Hangi kapıdan çıkılacak, görevlilerin yönlendirmeleri ile nerede toplanılacak, bütün ayrıntıları ile tek tek anlatıldı.

 

BU UYGULAMA HERHALDE

KARTALKAYA EFEKTİ DEDİM

Dediğim gibi bu tür davetlerde ilk defa böyle bir şey gördüm.

Yanımda NOW TV Haber Genel Yayın Yönetmeni Doğan Şentürk vardı.

Ona, “Bu uygulama herhalde Kartalkaya efekti” dedim.
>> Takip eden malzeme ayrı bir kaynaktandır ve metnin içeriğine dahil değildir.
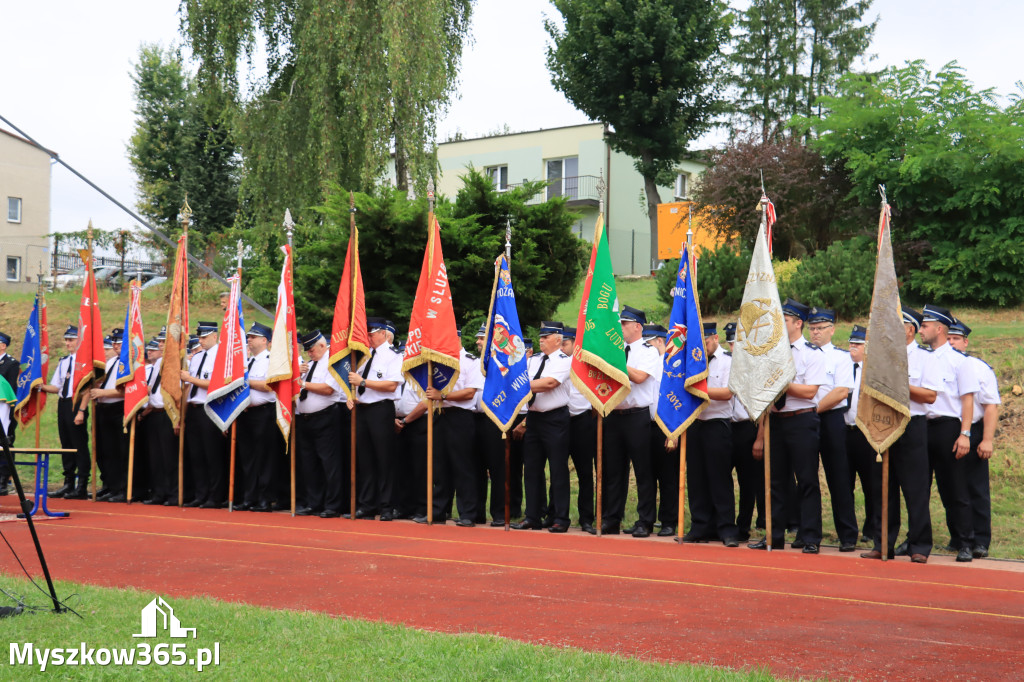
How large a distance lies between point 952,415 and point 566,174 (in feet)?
89.7

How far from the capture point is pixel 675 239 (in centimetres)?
2875

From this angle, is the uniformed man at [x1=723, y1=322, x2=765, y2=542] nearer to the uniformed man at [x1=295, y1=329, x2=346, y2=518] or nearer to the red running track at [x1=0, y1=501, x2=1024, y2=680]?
the red running track at [x1=0, y1=501, x2=1024, y2=680]

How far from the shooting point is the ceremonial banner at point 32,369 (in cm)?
1268

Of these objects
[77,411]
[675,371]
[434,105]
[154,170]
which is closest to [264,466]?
[77,411]

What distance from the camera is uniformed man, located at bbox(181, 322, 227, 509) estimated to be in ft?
35.8

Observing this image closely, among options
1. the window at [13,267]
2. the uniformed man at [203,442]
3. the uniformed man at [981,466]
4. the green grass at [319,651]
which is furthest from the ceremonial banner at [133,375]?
the window at [13,267]

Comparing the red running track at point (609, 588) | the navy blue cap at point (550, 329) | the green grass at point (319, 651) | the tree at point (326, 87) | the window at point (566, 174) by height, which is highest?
the window at point (566, 174)

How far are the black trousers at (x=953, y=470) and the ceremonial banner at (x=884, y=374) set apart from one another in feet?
1.81

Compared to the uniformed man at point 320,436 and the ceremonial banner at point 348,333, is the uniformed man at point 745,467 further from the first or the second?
the uniformed man at point 320,436

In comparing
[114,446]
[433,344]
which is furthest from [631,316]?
[114,446]

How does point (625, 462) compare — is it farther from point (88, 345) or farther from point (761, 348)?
point (88, 345)

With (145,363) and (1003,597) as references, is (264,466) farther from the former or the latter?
(1003,597)

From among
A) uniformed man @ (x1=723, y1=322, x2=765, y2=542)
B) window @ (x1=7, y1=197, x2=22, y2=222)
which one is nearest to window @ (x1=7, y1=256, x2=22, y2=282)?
window @ (x1=7, y1=197, x2=22, y2=222)

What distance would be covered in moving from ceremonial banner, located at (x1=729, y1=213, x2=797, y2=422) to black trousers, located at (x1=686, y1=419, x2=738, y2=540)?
524 mm
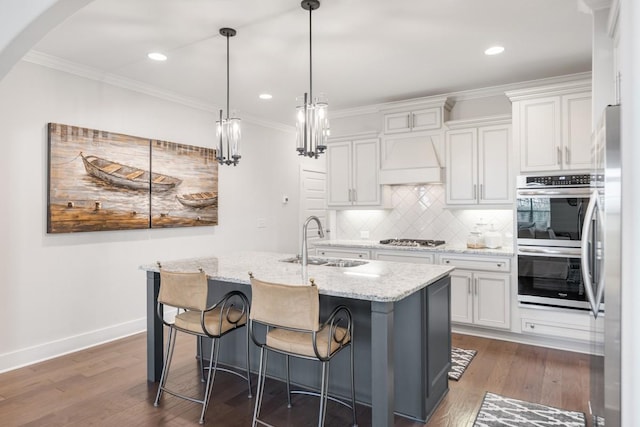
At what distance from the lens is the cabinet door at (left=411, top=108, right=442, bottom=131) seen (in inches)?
180

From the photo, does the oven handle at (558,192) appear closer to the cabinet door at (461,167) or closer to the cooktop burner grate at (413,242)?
the cabinet door at (461,167)

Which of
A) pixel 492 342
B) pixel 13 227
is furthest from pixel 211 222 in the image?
pixel 492 342

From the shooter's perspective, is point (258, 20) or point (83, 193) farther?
point (83, 193)

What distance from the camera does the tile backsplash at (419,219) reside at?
4.57 metres

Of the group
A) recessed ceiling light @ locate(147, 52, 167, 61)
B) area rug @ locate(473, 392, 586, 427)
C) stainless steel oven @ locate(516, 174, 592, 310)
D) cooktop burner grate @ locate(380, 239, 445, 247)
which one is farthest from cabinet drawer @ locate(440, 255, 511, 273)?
recessed ceiling light @ locate(147, 52, 167, 61)

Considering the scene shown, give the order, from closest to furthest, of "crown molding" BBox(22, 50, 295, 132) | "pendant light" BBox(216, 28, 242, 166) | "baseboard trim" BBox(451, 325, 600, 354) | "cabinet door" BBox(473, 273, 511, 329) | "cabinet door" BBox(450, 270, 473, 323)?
"pendant light" BBox(216, 28, 242, 166) < "crown molding" BBox(22, 50, 295, 132) < "baseboard trim" BBox(451, 325, 600, 354) < "cabinet door" BBox(473, 273, 511, 329) < "cabinet door" BBox(450, 270, 473, 323)

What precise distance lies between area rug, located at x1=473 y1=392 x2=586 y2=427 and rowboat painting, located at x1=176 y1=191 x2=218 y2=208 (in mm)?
3590

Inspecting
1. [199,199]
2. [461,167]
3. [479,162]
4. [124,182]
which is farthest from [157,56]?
[479,162]

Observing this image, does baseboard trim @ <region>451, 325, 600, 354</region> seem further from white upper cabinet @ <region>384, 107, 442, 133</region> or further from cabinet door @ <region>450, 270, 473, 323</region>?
white upper cabinet @ <region>384, 107, 442, 133</region>

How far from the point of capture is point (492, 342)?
157 inches

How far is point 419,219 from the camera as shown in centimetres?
500

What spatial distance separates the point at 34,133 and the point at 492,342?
468cm

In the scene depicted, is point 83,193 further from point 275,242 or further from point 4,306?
point 275,242

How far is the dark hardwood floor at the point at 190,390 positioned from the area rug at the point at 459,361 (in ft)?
0.20
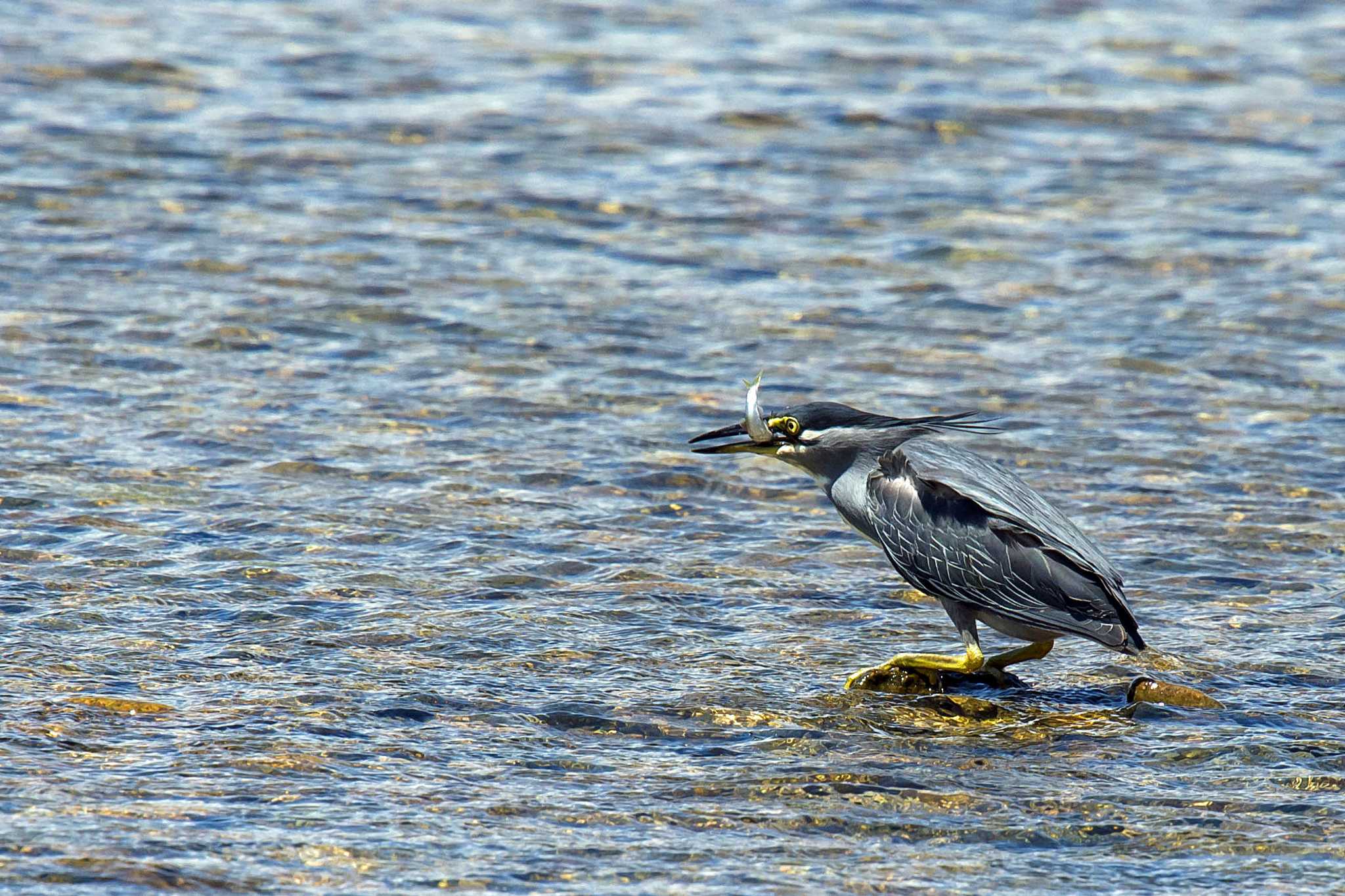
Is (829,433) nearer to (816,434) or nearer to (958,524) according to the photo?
(816,434)

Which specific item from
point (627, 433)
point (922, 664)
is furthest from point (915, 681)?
point (627, 433)

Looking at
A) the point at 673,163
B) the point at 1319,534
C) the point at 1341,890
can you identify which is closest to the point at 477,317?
the point at 673,163

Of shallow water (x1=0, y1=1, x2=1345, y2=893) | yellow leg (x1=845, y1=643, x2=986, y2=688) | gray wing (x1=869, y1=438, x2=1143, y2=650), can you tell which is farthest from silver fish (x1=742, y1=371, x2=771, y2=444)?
yellow leg (x1=845, y1=643, x2=986, y2=688)

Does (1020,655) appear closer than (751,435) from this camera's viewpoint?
Yes

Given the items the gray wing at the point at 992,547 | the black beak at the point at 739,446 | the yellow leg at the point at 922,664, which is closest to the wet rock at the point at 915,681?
the yellow leg at the point at 922,664

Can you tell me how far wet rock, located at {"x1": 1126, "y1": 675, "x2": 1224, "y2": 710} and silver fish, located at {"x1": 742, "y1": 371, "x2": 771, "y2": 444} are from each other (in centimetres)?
161

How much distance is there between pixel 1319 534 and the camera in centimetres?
862

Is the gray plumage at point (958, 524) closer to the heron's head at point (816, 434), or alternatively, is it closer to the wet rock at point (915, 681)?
the heron's head at point (816, 434)

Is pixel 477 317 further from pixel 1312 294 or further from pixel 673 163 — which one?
pixel 1312 294

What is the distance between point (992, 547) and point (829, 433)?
801mm

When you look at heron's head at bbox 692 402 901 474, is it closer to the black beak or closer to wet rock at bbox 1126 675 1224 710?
the black beak

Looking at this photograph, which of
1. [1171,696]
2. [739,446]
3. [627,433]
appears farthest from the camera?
[627,433]

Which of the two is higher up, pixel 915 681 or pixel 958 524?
pixel 958 524

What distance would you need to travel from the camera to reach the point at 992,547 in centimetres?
695
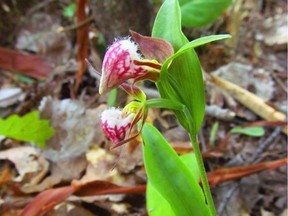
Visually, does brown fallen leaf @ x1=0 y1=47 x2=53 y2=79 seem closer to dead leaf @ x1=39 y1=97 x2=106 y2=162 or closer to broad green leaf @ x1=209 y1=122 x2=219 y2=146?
dead leaf @ x1=39 y1=97 x2=106 y2=162

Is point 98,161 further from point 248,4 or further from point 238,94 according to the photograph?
point 248,4

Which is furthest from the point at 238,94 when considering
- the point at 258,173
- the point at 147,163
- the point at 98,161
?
the point at 147,163

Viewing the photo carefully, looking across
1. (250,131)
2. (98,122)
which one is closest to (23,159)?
(98,122)

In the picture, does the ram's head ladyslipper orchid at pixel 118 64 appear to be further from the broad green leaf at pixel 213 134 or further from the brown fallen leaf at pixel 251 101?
the brown fallen leaf at pixel 251 101

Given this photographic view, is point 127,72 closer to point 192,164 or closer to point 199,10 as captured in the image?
point 192,164

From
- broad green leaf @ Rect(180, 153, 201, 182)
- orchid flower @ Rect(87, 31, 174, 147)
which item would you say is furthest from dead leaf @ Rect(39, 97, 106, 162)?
orchid flower @ Rect(87, 31, 174, 147)
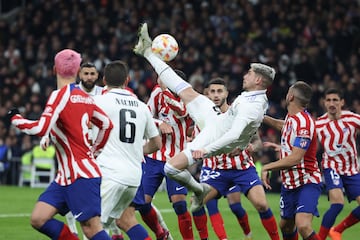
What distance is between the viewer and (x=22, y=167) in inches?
949

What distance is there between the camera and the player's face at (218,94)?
12.1 metres

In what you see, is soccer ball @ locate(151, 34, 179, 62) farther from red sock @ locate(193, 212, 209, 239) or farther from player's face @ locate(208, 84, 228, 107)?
red sock @ locate(193, 212, 209, 239)

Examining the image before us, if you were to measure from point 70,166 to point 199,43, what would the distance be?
17258 mm

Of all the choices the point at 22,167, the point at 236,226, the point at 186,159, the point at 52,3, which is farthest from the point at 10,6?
the point at 186,159

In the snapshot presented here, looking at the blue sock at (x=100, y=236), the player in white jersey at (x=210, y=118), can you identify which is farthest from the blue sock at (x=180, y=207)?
the blue sock at (x=100, y=236)

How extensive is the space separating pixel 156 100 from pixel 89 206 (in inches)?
148

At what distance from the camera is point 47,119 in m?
8.14

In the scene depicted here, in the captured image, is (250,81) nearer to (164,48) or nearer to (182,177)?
(164,48)

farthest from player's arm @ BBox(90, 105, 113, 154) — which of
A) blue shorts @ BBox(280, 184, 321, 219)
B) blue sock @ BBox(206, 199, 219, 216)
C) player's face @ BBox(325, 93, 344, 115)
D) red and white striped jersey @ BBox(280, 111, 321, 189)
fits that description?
player's face @ BBox(325, 93, 344, 115)

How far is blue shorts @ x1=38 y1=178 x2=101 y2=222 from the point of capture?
833 cm

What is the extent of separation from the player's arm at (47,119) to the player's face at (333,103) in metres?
5.38

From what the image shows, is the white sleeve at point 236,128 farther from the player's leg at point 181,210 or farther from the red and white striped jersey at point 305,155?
the player's leg at point 181,210

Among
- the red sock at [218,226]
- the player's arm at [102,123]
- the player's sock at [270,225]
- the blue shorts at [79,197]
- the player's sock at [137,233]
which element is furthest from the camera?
the red sock at [218,226]

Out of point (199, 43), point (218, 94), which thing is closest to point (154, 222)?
point (218, 94)
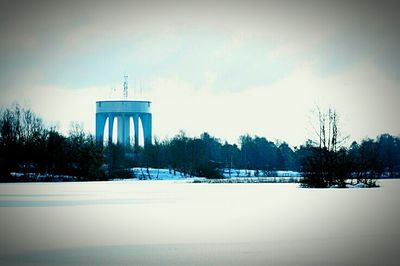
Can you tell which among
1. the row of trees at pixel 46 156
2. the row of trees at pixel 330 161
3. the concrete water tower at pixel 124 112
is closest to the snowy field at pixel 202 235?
the row of trees at pixel 330 161

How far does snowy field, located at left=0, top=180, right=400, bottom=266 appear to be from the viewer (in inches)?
590

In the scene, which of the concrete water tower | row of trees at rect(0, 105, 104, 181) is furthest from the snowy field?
the concrete water tower

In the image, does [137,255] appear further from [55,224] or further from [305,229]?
[55,224]

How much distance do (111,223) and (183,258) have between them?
29.0 feet

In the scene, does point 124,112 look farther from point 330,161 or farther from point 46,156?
point 330,161

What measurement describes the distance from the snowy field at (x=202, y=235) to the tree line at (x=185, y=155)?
2255cm

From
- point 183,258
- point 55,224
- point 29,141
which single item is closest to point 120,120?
point 29,141

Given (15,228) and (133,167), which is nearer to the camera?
(15,228)

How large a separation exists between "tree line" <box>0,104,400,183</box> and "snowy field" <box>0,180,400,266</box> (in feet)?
74.0

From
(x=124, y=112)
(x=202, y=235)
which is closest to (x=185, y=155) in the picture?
(x=124, y=112)

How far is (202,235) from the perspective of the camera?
19.3 meters

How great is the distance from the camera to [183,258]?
14914 mm

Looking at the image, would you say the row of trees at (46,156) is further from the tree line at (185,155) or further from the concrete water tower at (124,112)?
the concrete water tower at (124,112)

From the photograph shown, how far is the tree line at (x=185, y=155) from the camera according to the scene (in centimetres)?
5394
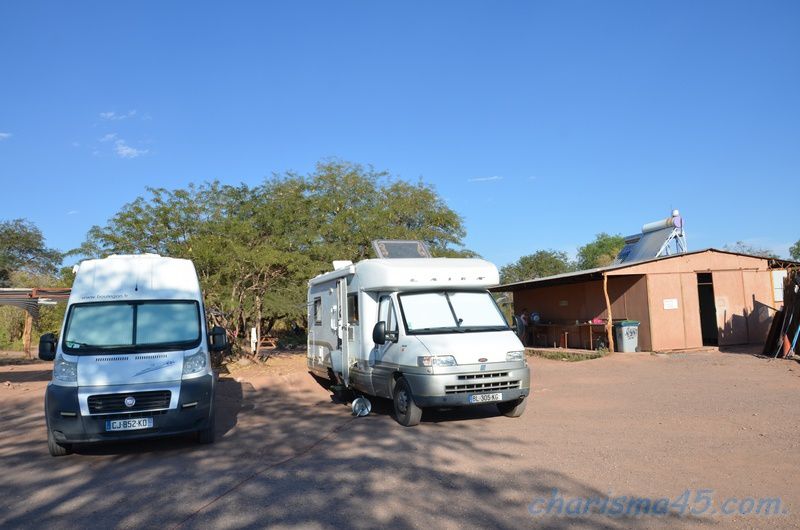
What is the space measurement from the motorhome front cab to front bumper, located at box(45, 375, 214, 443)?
2.87m

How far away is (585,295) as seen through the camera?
74.1 feet

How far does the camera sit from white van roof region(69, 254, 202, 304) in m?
8.60

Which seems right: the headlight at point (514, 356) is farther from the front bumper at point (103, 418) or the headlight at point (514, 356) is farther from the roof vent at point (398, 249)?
the front bumper at point (103, 418)

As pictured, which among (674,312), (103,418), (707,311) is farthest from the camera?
(707,311)

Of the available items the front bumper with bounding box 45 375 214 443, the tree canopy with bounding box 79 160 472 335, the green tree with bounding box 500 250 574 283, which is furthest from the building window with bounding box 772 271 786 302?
the green tree with bounding box 500 250 574 283

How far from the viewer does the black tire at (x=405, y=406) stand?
8.91m

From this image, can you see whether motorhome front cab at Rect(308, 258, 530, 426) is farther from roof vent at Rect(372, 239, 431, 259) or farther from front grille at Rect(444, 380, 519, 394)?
roof vent at Rect(372, 239, 431, 259)

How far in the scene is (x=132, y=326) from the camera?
8.42m

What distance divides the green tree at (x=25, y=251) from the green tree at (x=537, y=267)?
37.9 m

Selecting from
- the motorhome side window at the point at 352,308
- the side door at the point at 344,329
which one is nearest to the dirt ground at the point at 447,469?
the side door at the point at 344,329

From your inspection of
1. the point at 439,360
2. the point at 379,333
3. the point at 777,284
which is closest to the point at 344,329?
the point at 379,333

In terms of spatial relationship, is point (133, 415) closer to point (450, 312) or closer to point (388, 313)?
point (388, 313)

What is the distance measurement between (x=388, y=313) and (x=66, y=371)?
464cm

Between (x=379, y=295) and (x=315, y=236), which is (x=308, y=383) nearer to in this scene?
→ (x=379, y=295)
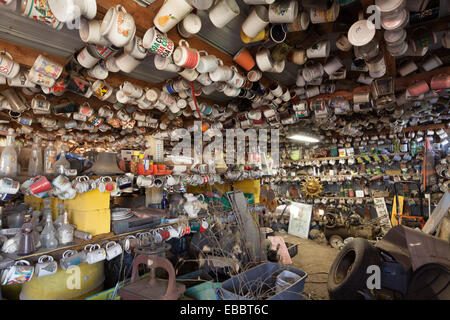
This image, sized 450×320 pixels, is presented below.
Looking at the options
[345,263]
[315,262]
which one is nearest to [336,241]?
[315,262]

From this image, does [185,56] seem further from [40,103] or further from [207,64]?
[40,103]

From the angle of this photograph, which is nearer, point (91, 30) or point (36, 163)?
point (91, 30)

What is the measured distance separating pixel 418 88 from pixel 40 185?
323 centimetres

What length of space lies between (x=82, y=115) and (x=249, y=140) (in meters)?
2.79

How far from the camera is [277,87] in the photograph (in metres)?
2.46

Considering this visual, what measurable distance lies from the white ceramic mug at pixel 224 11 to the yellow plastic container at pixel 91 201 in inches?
59.5

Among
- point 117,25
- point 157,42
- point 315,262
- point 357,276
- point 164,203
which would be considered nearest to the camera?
point 117,25

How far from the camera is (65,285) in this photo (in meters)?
1.66

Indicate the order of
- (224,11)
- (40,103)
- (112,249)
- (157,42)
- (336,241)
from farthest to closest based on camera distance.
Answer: (336,241), (40,103), (112,249), (157,42), (224,11)

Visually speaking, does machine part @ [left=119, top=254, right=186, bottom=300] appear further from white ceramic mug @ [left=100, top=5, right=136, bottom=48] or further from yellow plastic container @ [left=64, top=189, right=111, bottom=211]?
white ceramic mug @ [left=100, top=5, right=136, bottom=48]

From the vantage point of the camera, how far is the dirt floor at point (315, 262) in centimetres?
269

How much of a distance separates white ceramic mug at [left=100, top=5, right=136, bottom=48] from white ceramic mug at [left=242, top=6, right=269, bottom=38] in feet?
2.22

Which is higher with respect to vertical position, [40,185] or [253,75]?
[253,75]

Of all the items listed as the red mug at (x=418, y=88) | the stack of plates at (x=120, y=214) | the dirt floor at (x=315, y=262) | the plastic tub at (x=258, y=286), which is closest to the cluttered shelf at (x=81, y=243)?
the stack of plates at (x=120, y=214)
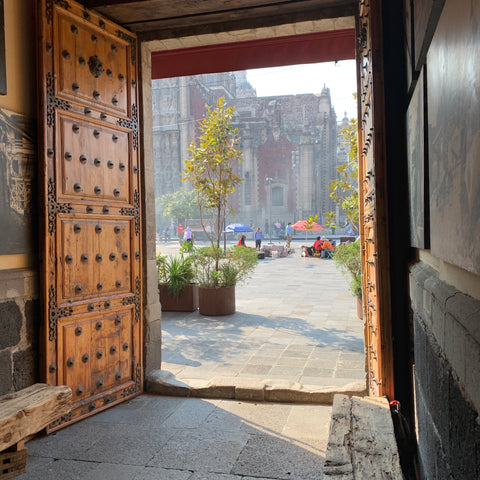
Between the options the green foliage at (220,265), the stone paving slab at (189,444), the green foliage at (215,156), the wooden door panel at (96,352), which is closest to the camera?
the stone paving slab at (189,444)

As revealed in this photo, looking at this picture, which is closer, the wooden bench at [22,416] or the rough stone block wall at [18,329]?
the wooden bench at [22,416]

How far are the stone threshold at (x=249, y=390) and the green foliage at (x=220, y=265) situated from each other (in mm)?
4226

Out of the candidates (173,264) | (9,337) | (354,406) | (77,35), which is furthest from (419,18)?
(173,264)

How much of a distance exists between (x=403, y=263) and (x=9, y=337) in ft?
8.48

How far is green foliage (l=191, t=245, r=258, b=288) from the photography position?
27.7 ft

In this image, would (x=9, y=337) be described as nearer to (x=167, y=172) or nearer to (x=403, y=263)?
(x=403, y=263)

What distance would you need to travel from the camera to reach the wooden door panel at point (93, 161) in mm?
3543

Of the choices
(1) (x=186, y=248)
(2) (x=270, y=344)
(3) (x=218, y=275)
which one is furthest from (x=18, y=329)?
(1) (x=186, y=248)

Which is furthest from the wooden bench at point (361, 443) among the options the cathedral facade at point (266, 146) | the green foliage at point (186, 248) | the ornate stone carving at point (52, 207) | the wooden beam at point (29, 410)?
the cathedral facade at point (266, 146)

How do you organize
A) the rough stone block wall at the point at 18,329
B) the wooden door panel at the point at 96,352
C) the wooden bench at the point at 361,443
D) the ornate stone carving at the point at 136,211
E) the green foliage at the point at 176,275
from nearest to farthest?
the wooden bench at the point at 361,443
the rough stone block wall at the point at 18,329
the wooden door panel at the point at 96,352
the ornate stone carving at the point at 136,211
the green foliage at the point at 176,275

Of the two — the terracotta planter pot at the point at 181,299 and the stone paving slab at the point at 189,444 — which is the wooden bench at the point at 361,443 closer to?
the stone paving slab at the point at 189,444

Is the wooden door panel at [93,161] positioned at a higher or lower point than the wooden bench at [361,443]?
higher

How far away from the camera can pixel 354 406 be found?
2557 millimetres

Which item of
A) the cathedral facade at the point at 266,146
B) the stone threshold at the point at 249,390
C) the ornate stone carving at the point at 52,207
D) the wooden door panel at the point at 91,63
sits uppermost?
the cathedral facade at the point at 266,146
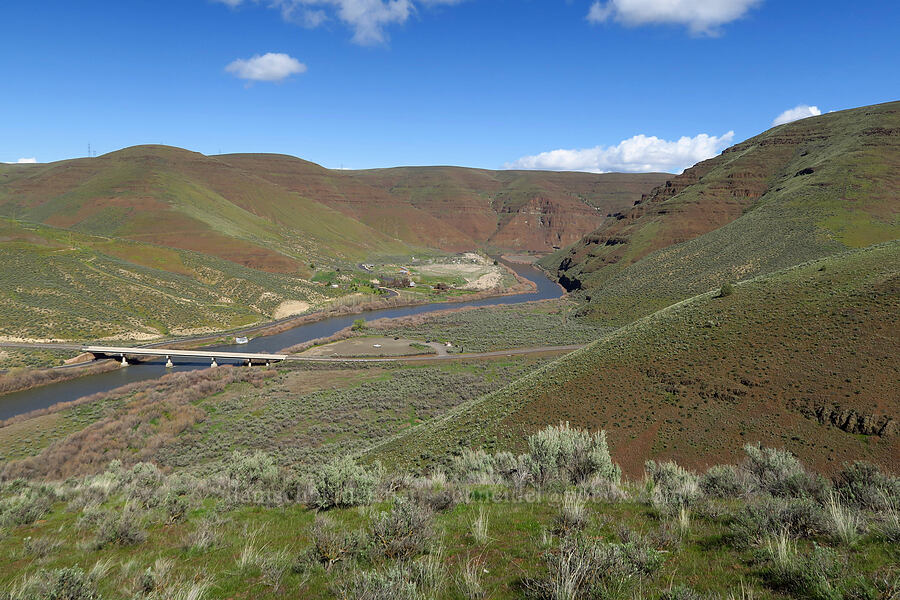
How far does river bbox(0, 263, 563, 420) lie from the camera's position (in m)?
37.8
Bu yenilik bize Kartalkaya’da yaşanan felaketin toplumda nasıl bir iz bıraktığını çok güzel anlatıyor.

Sanıyorum başka şirketlerde de bunun etkisini görmeye devam edeceğiz.

İŞİTME VE GÖRME ENGELLİLER

İÇİN DE ÖZEL ÖNLEMLER

Bir üçüncü yenilik te, sahnede konuşmalar sırasında işitme engelliler için işaret anlatımı yapan bir kişinin bulunmasıydı.

Bunu siyasi parti mitinglerinde falan görüyoruz ama, bir şirketin davetinde ilk defa gördüm.

Ayrıca görme engelliler için de özel önlemler alınmıştı.

 

GÜLER SABANCI’NIN İCRAYA

VEDA, VAKIFA MERHABA GECESİ

Bu davet aynı zamanda Güler Sabancı’nın Sabancı Holding Yönetim Kurulu Başkanlığını bıraktıktan sonraki ilk davetti.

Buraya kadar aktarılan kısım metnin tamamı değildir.